Il n’y a que si la victime a volontairement provoqué ses blessures ou si elle a commis une faute inexcusable que le chauffeur est exonéré de sa responsabilité. Et encore, la faute n’est pas retenue pour les mineurs de moins de 16 ans.

L’école est responsable en cas d’incident durant un transport scolaire

Faux. Comme expliqué ci-dessus, c’est toujours le conducteur responsable qui est chargé d’indemniser les dommages causés aux passagers. Et les bus de ramassage scolaire n’y font pas exception. En pratique, c’est l’assurance du transporteur qui interviendra en cas d’accident survenu durant le trajet, quitte à ce qu’elle soit elle-même remboursée par celle de l’automobiliste responsable plus tard.

Le covoiturage scolaire nécessite une assurance spécifique

Faux. Si le partage du volant par plusieurs conducteurs implique de vérifier que votre assurance auto vous couvre, l’indemnisation des passagers est en revanche systématique. En tant que tiers à votre contrat, tous les enfants que vous amenez à l’école, à tour de rôle avec d’autres parents, sont en conséquence protégés par votre garantie de responsabilité civile automobile. Ce n’est donc pas la peine d’informer votre assureur de ces petits services entre familles.

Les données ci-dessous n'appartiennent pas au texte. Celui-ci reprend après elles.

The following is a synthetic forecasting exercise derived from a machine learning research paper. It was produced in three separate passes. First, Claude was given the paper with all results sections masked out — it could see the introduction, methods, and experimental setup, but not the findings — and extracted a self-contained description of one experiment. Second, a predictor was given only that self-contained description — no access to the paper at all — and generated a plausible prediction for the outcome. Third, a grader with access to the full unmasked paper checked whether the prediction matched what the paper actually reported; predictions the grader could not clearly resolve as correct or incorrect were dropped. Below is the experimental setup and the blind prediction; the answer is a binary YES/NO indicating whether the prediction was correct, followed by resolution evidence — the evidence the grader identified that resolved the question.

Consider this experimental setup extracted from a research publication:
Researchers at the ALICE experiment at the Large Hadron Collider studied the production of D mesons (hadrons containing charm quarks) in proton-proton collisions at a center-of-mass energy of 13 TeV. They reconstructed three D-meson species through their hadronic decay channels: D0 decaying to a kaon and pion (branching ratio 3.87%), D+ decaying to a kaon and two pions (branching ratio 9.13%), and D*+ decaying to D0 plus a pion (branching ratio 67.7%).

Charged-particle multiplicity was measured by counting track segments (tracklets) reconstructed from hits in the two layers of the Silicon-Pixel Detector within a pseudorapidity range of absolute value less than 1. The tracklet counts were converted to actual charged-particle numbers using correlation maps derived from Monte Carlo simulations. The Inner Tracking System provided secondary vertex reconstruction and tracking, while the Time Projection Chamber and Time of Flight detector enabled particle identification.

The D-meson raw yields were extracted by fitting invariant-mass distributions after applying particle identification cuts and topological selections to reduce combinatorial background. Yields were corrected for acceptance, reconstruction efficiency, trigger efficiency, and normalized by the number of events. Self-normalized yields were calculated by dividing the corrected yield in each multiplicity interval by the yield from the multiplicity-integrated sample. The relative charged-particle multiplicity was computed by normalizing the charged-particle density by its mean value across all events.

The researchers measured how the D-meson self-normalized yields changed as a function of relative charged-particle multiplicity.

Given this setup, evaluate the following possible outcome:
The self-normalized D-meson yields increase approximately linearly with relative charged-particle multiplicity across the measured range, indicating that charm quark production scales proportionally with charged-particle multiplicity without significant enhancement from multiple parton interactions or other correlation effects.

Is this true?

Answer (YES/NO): NO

Le maître d’un animal est responsable en cas de morsure

Vrai. Votre enfant s’est approché un peu trop près d’un chien et s’est fait mordre ? C’est l’assurance responsabilité civile de son propriétaire qui se chargera de l’indemniser. Afin de bénéficier d’une protection plus complète, il est toutefois utile d’avoir des protections supplémentaires. Votre contrat multirisques habitation peut, par exemple, inclure une garantie spécifique de défense et recours qui vous permettra de bénéficier d’un accompagnement durant la procédure.

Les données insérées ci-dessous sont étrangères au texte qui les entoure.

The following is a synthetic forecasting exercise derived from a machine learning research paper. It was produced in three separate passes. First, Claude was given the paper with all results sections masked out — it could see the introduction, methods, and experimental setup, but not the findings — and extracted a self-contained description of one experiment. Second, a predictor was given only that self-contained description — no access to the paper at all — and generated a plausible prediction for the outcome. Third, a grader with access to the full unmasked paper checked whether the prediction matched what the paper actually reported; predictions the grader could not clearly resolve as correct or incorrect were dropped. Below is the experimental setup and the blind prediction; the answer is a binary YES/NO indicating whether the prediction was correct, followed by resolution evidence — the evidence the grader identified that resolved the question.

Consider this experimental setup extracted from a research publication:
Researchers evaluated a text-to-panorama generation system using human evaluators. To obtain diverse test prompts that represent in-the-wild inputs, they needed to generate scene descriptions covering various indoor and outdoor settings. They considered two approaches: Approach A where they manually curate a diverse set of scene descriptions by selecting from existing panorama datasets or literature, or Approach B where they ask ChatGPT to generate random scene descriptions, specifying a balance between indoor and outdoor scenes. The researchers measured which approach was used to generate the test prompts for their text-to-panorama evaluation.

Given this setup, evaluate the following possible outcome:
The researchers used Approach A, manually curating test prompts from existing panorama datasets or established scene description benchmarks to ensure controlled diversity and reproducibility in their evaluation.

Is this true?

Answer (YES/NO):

D’autres contrats complètent l’indemnisation

Vrai. Que votre enfant soit victime d’un chauffard, d’un chien ou d’un autre piéton, deux types de contrats sont susceptibles de lui donner droit, selon les formules souscrites, à une indemnisation complémentaire : l’assurance scolaire et l’assurance des accidents de la vie courante (GAV). Ces conventions comprennent généralement une garantie individuelle accident qui intervient pour tout dommage corporel, que la victime soit en cause ou non et sans besoin qu’un tiers responsable soit identifié.
À noter : cette garantie est la seule à prendre en charge les frais de santé de votre enfant, dans le cas où il se serait blessé lui-même, en glissant par exemple à cause de la neige.

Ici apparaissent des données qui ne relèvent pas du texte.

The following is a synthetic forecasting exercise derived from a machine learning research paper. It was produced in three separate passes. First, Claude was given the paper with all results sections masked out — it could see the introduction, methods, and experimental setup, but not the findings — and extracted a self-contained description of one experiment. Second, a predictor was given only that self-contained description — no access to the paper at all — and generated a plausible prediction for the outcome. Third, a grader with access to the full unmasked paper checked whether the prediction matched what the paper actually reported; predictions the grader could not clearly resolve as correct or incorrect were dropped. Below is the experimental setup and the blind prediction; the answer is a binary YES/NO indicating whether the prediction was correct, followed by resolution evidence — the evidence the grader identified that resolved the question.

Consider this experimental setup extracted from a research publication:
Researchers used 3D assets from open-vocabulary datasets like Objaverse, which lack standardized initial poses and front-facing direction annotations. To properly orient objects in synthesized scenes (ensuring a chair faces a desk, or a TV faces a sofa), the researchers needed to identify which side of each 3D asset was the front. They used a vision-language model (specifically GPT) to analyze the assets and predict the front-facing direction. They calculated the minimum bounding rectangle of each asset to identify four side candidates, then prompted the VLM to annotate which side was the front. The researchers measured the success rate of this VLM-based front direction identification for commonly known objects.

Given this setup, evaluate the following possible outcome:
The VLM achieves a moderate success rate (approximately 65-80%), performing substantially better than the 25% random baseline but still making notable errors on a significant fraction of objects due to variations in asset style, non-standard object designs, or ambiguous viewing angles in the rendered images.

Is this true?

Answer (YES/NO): NO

Le cyclo, pas n’importe comment

Dès 14 ans, les ados ont le droit de conduire un cyclomoteur. Comme tout véhicule terrestre à moteur, ce moyen de locomotion impose de s’assurer :

  • La responsabilité civile auto : c’est la protection obligatoire minimale. Elle indemnisera les tiers si votre enfant cause un accident. À l’inverse, s’il est victime d’un tiers, c’est celle de ce dernier qui sera actionnée.
  • La garantie dommages matériels : si votre conducteur en herbe est en tort, seule cette protection pourra rembourser les dégâts causés à son deux-roues.
  • La garantie individuelle accident : souscrite dans le cadre du contrat d’assurance du cyclo ou d’une autre convention, elle prendra en charge ses blessures corporelles.